A brief history of pet cremation in the UK

Pet cremation has been practised for many years, although it has only recently been publicly accessible. To serve veterinary clinics across the UK, many new small-town pet crematoriums have popped up alongside more established, huge “one-stop” pet crematoriums.

Due to old age or illness, the majority of pets must be put to sleep in a veterinary clinic. Vets used to provide consumers with a straightforward disposal service up until the 1980s. This often involved veterinarians transporting deceased animals to the neighbourhood waste plant to be landfilled (this is still a permissible method of disposal today!). The first veterinarian pet disposal services debuted in the UK about 30 years ago.

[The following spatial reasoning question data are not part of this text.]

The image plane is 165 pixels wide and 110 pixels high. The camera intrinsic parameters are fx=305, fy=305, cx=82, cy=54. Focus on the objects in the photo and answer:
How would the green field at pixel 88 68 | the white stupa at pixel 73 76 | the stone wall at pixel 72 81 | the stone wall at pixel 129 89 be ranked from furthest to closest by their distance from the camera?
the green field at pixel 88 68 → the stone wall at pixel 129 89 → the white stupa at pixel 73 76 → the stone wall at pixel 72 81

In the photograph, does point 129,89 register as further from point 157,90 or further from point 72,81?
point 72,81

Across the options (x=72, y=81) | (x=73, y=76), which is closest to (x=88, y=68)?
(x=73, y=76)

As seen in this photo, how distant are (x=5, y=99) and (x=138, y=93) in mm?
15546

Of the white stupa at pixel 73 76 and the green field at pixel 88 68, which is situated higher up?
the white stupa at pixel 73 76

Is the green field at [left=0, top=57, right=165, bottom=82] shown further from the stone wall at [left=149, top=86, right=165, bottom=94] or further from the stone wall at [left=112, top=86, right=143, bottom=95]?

These businesses provided regular clinical waste removal for veterinarians as well as mass incineration—also known as “community cremation”—for the hygienic disposal of deceased animals.

These businesses gradually started providing “ashes back” services through veterinary clinics. The way the pet was cremated and its uniqueness differed greatly (and sadly still does). As demand for personalised pet cremation services increased, these businesses changed their name to “pet crematoriums,” withdrew information about their waste disposal practises from public literature, and positioned themselves in the eyes of veterinarians as a “one-stop solution” for veterinary practises.

Pet Crematorium in Essex of different sizes and forms have popped up all across the UK during the past 30 years. While an increasing number of businesses have specialised in solely offering individual pet cremation services, some have built their businesses around the “one stop solution” utilised by the larger businesses. This indicates that a lot of businesses using the same lingo to describe very diverse approaches to collecting, handling, and cremating your cherished pet.

Another unsettling pattern has emerged in recent years. Many corporate veterinary offices have purchased pet crematoriums. Frequently, neither the veterinary clinics nor the pet cemeteries change their branding, so pet owners are in the dark about who is caring for their animals. When a veterinary office recommends the services of their own pet cremation without making it obvious that they are owned by the same company, this creates ethical and consumer protection concerns. For instance, one business, CVS UK Ltd., controls seven pet crematories in addition to more than 400 veterinarian offices (at the time of writing).